Alexandre Parafita

Alexandre Parafita

O mito das aparições

Rezam as crónicas que, sete anos antes da aparição em Fátima, a Virgem apareceu a uma pastorinha no lugar do Picão, Miranda do Douro, onde chegou a nascer um santuário entretanto abandonado pela primazia dada pela Igreja ao fenómeno de Fátima. Contudo o lendário português está repleto de aparições semelhantes, e com tal energia creencial que levou à construção de importantes capelas e igrejas. Apareceu a uma pastorinha entre Misquel e Parambos, em Carrazeda de Ansiães, sentada numa cadeira de pedra pedindo uma capela. Com idêntico pedido apareceu a uma pastorinha muda, que conseguiu falar, no lugar da Ortiga, junto a Fátima; a uma outra em Colares (Sª da Peninha); e também a pastorinhos em Alcobaça (Sª da Luz), em S. Vicente da Beira (Sª da Orada), em Sabrosa (Sª da Saúde), nos Açores (Sª do Pranto e Sª da Glória), em Arcos de Valdevez (Sª da Peneda), em Cercal do Alentejo (Sª da Conceição), em Rebordelo de Vinhais (Sª da Penha), em Mora (Sª das Brotas), em Polima de S. Domingos de Rana (Sª da Conceição), em Óbidos (Sª de Aboboriz), em Arruda dos Vinhos (Sª da Ajuda), em Pereiros de Vinhais (Sª dos Remédios). Mas também a um almocreve desorientado na escuridão em Paredes, Sabrosa (Sª das Candeias); a uma pobre mulher vítima de violência doméstica em Rossas de Bragança (Sª do Pereiro); a uma menina cega que passou a ver em Vouzela (Sª dos Milagres); a uma menina leprosa, curando-a, em Vila Flor (Sª da Assunção), a um moço “pouco atilado” e depois a seu pai pedindo uma capela em S. Martinho de Balugães (Sª Aparecida). Umas vezes sobre um penedo, outras sobre um castanheiro, um loureiro, uma roseira brava, uma pereira, ou montada num burro (em Rebordelo). A todos pede uma capela. Em Mogadouro pediu mais: que mudassem o nome de Sª das Dores para a atual Sª do Caminho.

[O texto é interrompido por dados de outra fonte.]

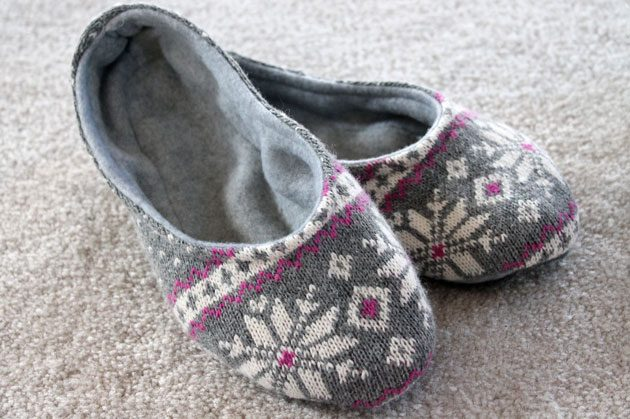 25 sweater and fleece slippers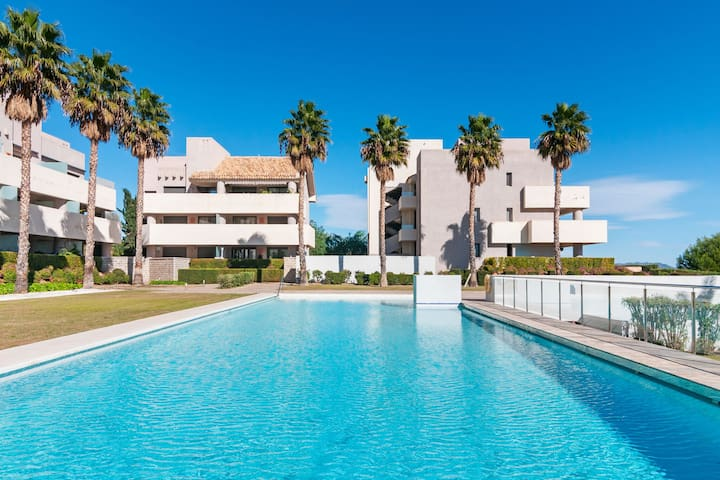 Modern apartment on the Valle del Este Golf resort, 10 min from the beach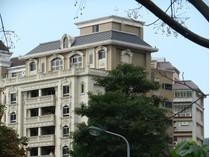 Outros residenciais for sales at Victoria II Ln. 112, Jihu Rd., Zhongshan Dist. Taipei City, Taiwan 104 Taiwan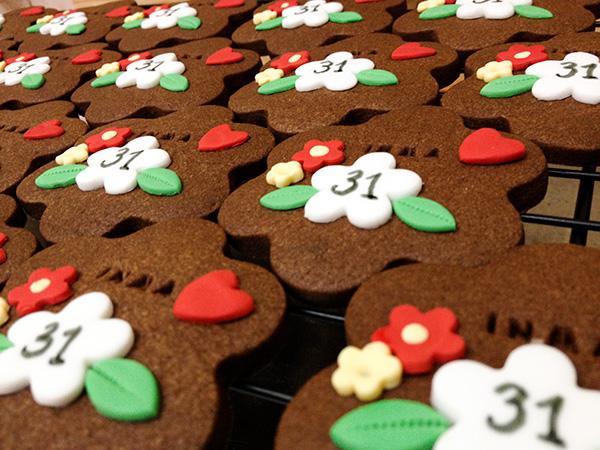 galletas de chocolate decoradas para cumpleaños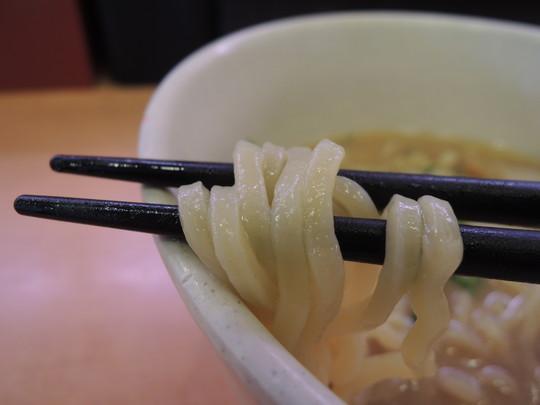 ごくっ!旨 鮭出汁の味噌ラーメンの麺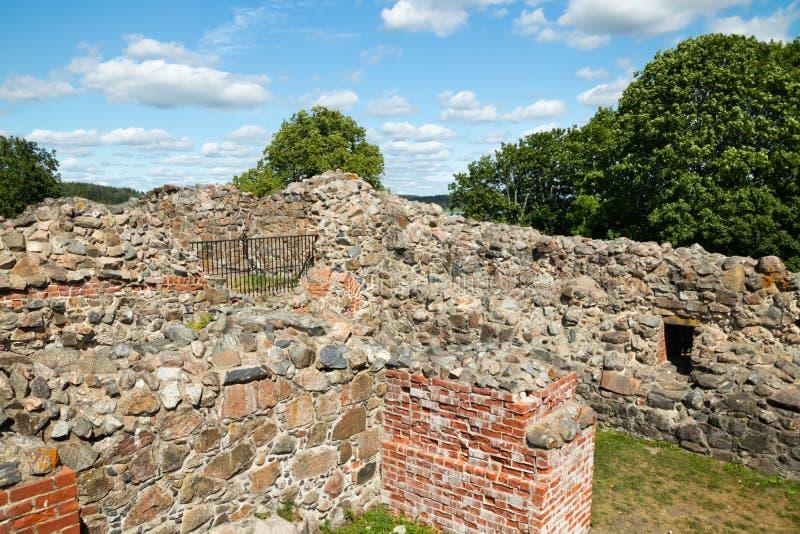 Ruinas del castillo de Kuusisto en el día de verano soleado en Kaarina, Finlandia imagen de archivo libre de regalías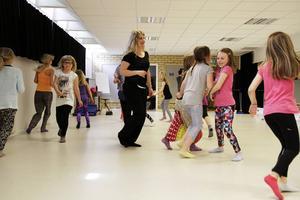 Dansledaren Emelie Persson har hållit i dansdagarna som arrangerats i samarbete med ABF. Hon tycker det är bra att barnen får en möjlighet att dansa under sommaren och kommer leda kurser för äldre ungdomar nästa vecka och ytterligare en kurs i Färila veckan därpå.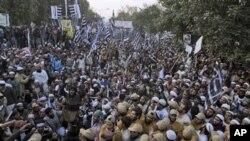 پاکستان میں مصر یا تیونس جیسے حالات نہیں، تجزیہ کار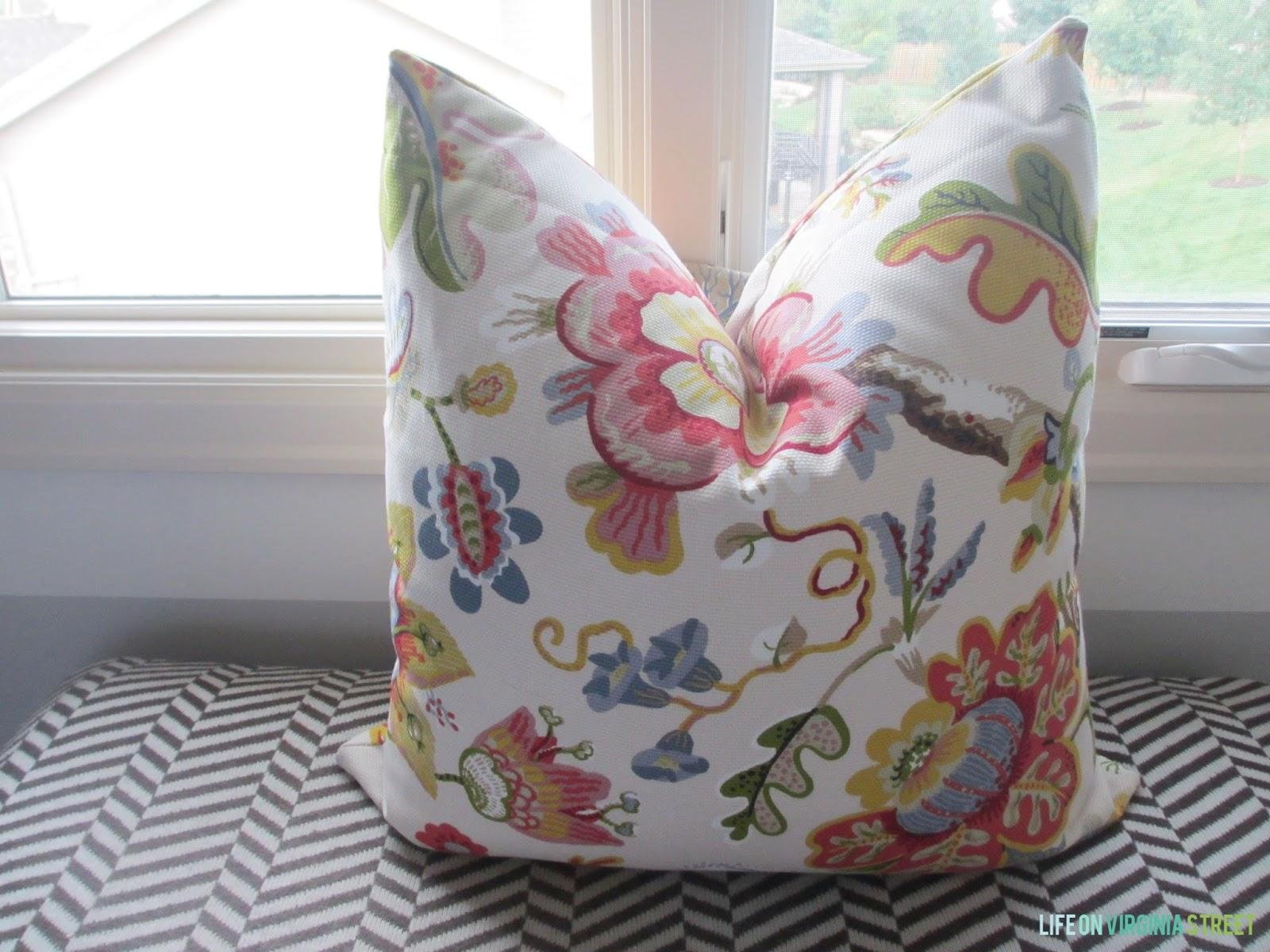 Tutorial Throw Pillow With A Zipper Life On Virginia Street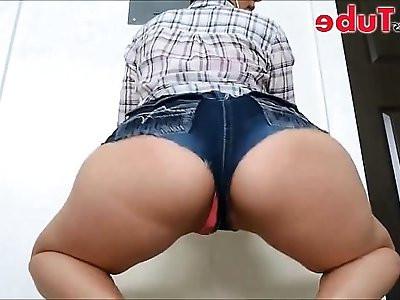 Gostosa de shortinho jeans HD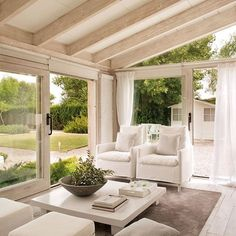 Sunshine. Check. Gorgeous scenery. Check. Huge windows. Check.  If only we could have a sunroom like this! It's the perfect place to lounge in the afternoon, no matter the weather.  Want privacy? Cover those windows with sheer linen draperies. Order free swatches in the bio. #myBWhome  via @el_mueble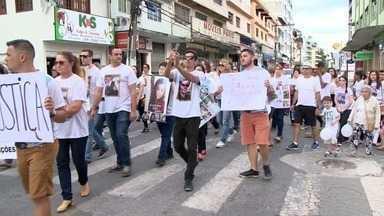 Famílias protestam 1 ano após acidente que matou integrantes de grupo de dança - Onze integrantes de grupo folclórico de Domingos Martins morreram em acidente.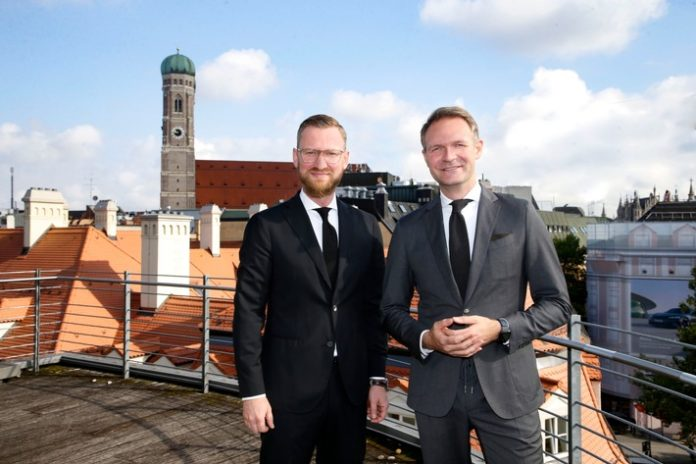 Doppelspitze20in20MuncAlexander20Entov 696x464 - Breuninger beruft Geschäftsführer für die Häuser München & Luxemburg / Integrationsprozess nach Zusammenschluss schreitet voran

São aparições mescladas em relatos lendários com um fundo comum, incluindo o da natureza dos “videntes”: geralmente crianças pobres, pastorinhos, de escassa instrução. A circunstância de se tratar de pessoas simples, cultural e socialmente, inibe à partida qualquer presunção de haverem planeado uma ação estratégica. Por isso, quanto mais a lenda acentue a sua humildade mais convincente resulta o seu testemunho. Acresce que, tratando-se de figuras do povo, é grande a probabilidade de a “notícia” fluir rapidamente no seu seio. Entretanto, há um olhar resistente, reprovador, das camadas mais elevadas da sociedade, gerando-se um confronto de classes que faz emergir as condições propícias à implementação da ideia de uma justiça cristã sempre favorável aos mais humildes, tal como a apregoa a Igreja. E ao mesmo tempo reforça-se no imaginário coletivo a dimensão mítica das narrações.